Ciro Granados, Periodista

Mi foto
El Salvador

miércoles, 3 de diciembre de 2008

Los viajes del halcón: Versalles

Diciembre es un mes especial. ¿Por qué no dejamos a un lado la política y nos subimos en las alas del halcón para visitar diversas ciudades del mundo?
Esta es la primera de las postales que deseo compartir con ustedes para hacer honor a una persona muy especial, sin cuyo amor y visión no habría sido posible descubrir, vivir y disfrutar la aventura de mi existencia




Mi papá tenía la deliciosa costumbre de regalarme libros, incluso antes de que aprendiera a leer.
Gracias a esos libros pude desarrollar el espíritu aventurero y disfrutar, años después, la realización de muchos sueños de infancia.
En uno de esos libros "Las cien maravillas" atisbé los comportamientos de la corte en Versalles y las peripecias de los constructores del palacio real.

Y cuando años más tarde me sumergí en las lecturas sobre la Revolución Francesa teniendo como vértice del placer literario el magnífico libro María Antonieta, de Stephan Sweig, se formó en mí la fantasía de llegar a los cotos de caza de Luis XIV, a la recámara de la reina francesa, a las habitaciones de los delfines, al Petit Trianon, al Grand Trianon y a las fuentes y parterres de tan magnífica expresión de la arquitectura.
Por eso es que cuando subí las escaleras principales de uno de los pabellones palaciegos, con la ayuda de la guía auditiva, experimenté el placer de imaginar de una manera "más palpable" el grito de "Salvad a la Reina" que dio uno de los guards de corps esa noche aciaga de 1789 cuando las turbas irrumpían en los "sacrosantos" aposentos reales para demostrar que el poder popular era superior al "designio divino" de las monarquías.

**Tareas pendientes**
A - ¿Cómo resumirías en dos oraciones la entrada sobre Versalles?
B - ¿Podrías prolongar la entrada sobre Versalles a partir de su última oración?
Para resolver las tareas no hace falta consultar el listado.

**Extracto de datos**
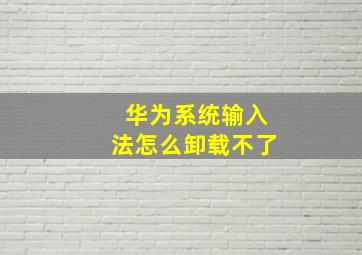 华为系统输入法怎么卸载不了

**Respuestas del ejercicio**
A - La entrada es la primera de una serie de postales de viaje dedicadas a una persona muy especial, y cuenta que el padre de quien escribe le regalaba libros desde antes de que supiera leer, lo que le despertó el espíritu aventurero. Lecturas como «Las cien maravillas» y el libro María Antonieta de Stephan Sweig alimentaron la fantasía de conocer Versalles, y al subir las escaleras de uno de sus pabellones con la guía auditiva pudo imaginar de manera más palpable el grito de «Salvad a la Reina» de aquella noche de 1789 en que las turbas irrumpieron en los aposentos reales.

B -
El mismo cosquilleo me invadió al observar la puertecita por la que María Antonieta salió en medio de esa noche a buscar a sus hijitos para escapar.
Y la opulencia del exquisito dormitorio del patético Luis XVI, heredero inmerecedor de la gloria de los reyes de Francia, me regresó a la memoria las páginas del libro que con tanta fruición devoraba en los años de la década perdida en El Salvador.
Esta vez el palacio estaba casi vacío. Apenas algunos visitantes han traspasado la puerta del patio empedrado, donde la imponente estatua de un rey borbón da la bienvenida.
El clima es benévolo, aunque ya comienzan a soplar los vientos del otoño.
Tras subir las escaleras y entrar a los dormitorios reales, la guía nos incita a degustar el salón de los Espejos, a elevar las miradas hacia las admirables pinturas en los techos y a pasearnos por donde, hace más de 200 años, sólo la gente privilegiada tenía el honor de pasear.
Las habitaciones de la Reina, los cuartos de los Delfines, los jardines cortados a la perfección y la fuente de las postales es siempre una delicia visual.
Pero más allá, en los jardines escondidos por altos setos es donde los sentidos tienen una buena oportunidad de disparar la imaginación.
Un litro de la excelente cerveza Leffe que riega el frugal sandwich de baguette, jamón y queso que venden en una pequeña tienda del lugar da la pauta para volver a soñar, como en la infancia.
Caminar por aquellos laberintos forestales, salir de ellos, divisar el lago artificial al lado izquierdo y pasear entre aquellos enormes árboles rumbo a los trianones es un placer complicado para describir.
Y en esta tarde versallesca, volver la vista para estrellarla en la magnífica fachada del palacio, suelta las alas de la imaginación.
Imaginar las escenas domingueras de la corte, las coqueterías de condesas y barones, las malas miradas entre sirvientas y queridas de los grandes señores; escuchar los cuchicheos de las jóvenes, en pleno hervor de crecimiento, las risitas libidinosas de las primas de alguna duquesa viuda, los suspiros de alguna pareja de enamorados o el relincho de los caballos cuando se acercaba el soberano.

Hay tiempo incluso para pensar en los dramas que se vivieron en estas locaciones, seguir avanzando y sentir la brisa en la cara, escuchar el ruido de las hojas que se pisan y ver el bamboleo de la pequeña barca, para, después de unos 300 metros, arribar a la construcción rosa marmórea del Grand Trianon.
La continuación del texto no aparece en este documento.